**ТЕКСТ ДЛЯ ЧТЕНИЯ:**
------
Конечно, странно от В. Распутина с его любовью к русскому языку и прекрасным знанием русской природы вдруг услышать о дне, который «вышен», или о «неизъяснимости», которая «подтверждает неизъяснимость», – но это все мелочи. Задумаемся о другом: почему вдруг мальчик думает так же, как и Распутин в «авторской» прозе? Почему их антиумствования столь однотипны («вышен» день, неизъяснимость, туман или, наоборот, многозначительный закат), столь «красивы» и неконкретны?
В одном из своих выступлений, проследив процессы, идущие в молодой армянской прозе, Л. Аннинский замечал: «Усилием рассудка я, конечно, могу попытаться восстановить вокруг этой словесной магии некоторые жизненные связи. Или хотя бы литературные. Я могу предположить, скажем, что печальный туман в рассказах молодых армянских писателей есть форма реакции на сухой типологизм, на скучное описательство, на многословную „эпику“, для которой все в человеке слишком ясно и логично».[16] Но критик задается естественным вопросом: зачем? Где все это происходит? Что бы все это значило? Для какой реальнойнужды возникает фантастика? Что же, наконец, решается этой музыкой, этим туманным стилем? Для чего эта вселенская тоска и печаль?
«Не торопясь, ты пьешь чай (это уже из рассказа „Что передать вороне?“ – Н. И.), все глубже и глубже задумываясь с каждым глотком какой-то неопределенной и беспредметной мыслью, ощупью и лениво ищущей неизвестно что в полном тумане». Возникает неопределенность, переходящая временами в манерность, даже в какую-то вычурность, столь чуждую былой стилистической манере В. Распутина. Воображаемая дорога, по которой летят неизъяснимые голоса, большая поляна, на которой среди ромашек и колокольчиков сидит лирический герой, позванный «сюда неведомой (так! – Н. И.) повелительной силой», «в каком-то (опять! – Н. И.)тревожном и восторженном ожидании, которое наполняет меня все больше и больше», в ожидании – «чего-то и сам не знаю, что это может быть», девушка, которая летает с героем…
Надо отдать должное мужеству и смелости писателя: оставив в стороне своих прежних героев, В. Распутин, видимо, почувствовал уже некоторую отработанность, скажем так, пласта, поднятого им ранее, стал искать новые пути, работать в новом направлении. Но вместе с отказом от прошлого не «взлетел» ли он слишком высоко, оторвавшись от питавшей его реальной почвы, от реального «места», от своей корневой территории? Может быть, это своеобразная реакция на эпигонов, жизнерадостно подхвативших и нещадно эксплуатирующих распутинских старух и стариков, желание отойти в сторону, найти новое качество?.. «Авторская» проза открыла Распутину новые перспективы, дала простор для углубленного самопознания, но в то же время ясно обнаружила туманность упования на неясные «голоса». Достоевский писал в «Дневнике писателя», откликаясь на только что появившуюся в печати «Анну Каренину»: «Такие люди, как автор „Анны Карениной“, – суть учители общества, наши учители, а мы лишь ученики их. Чему же они нас учат?»
------
**ПРИВЕДЁННЫЕ ЗАПИСИ:**
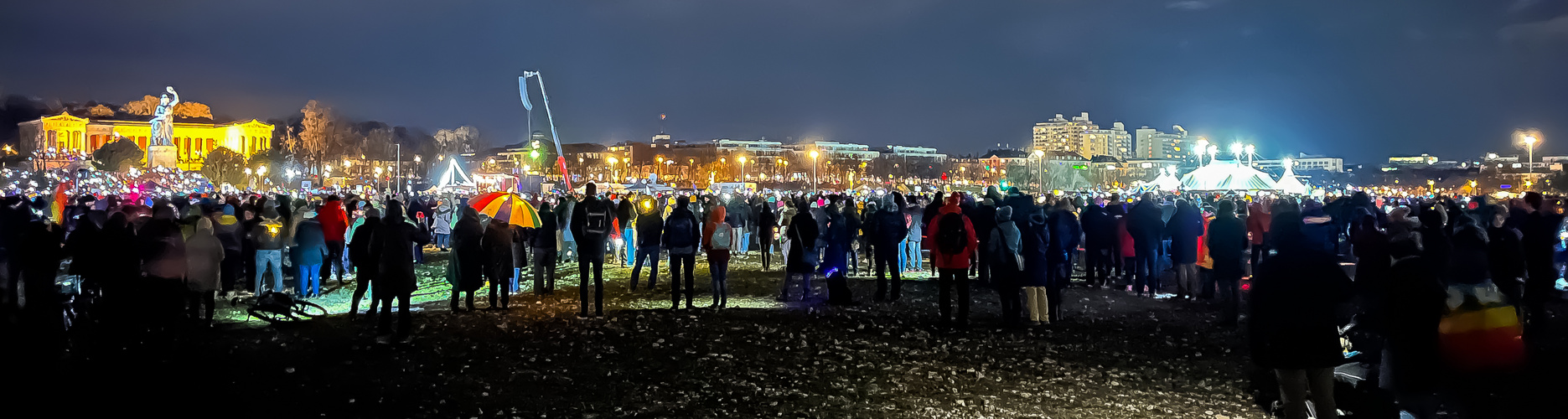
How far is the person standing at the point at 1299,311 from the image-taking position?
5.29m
------
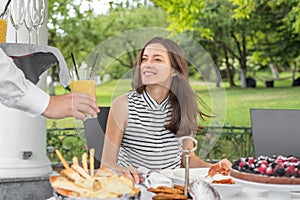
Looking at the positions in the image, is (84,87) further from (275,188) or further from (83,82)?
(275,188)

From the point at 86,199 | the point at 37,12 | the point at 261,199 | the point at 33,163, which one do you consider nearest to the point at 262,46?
------
Перескажите короче абзац в тексте о прозе В. Распутина, который начинается словами «Надо отдать должное мужеству», и сохраните его основные факты.

Автор признаёт мужество и смелость В. Распутина. Почувствовав отработанность поднятого ранее пласта, писатель оставил прежних героев и стал искать новые пути. Однако автор спрашивает, не оторвался ли Распутин при этом от питавшей его реальной почвы и корневой территории. Он допускает, что это могла быть реакция на эпигонов, эксплуатирующих распутинских старух и стариков. «Авторская» проза открыла Распутину простор для углублённого самопознания, но и обнаружила туманность упования на неясные «голоса». Абзац завершают слова Достоевского из «Дневника писателя» об авторе «Анны Карениной»: такие люди — учители общества, и вопрос в том, чему они учат.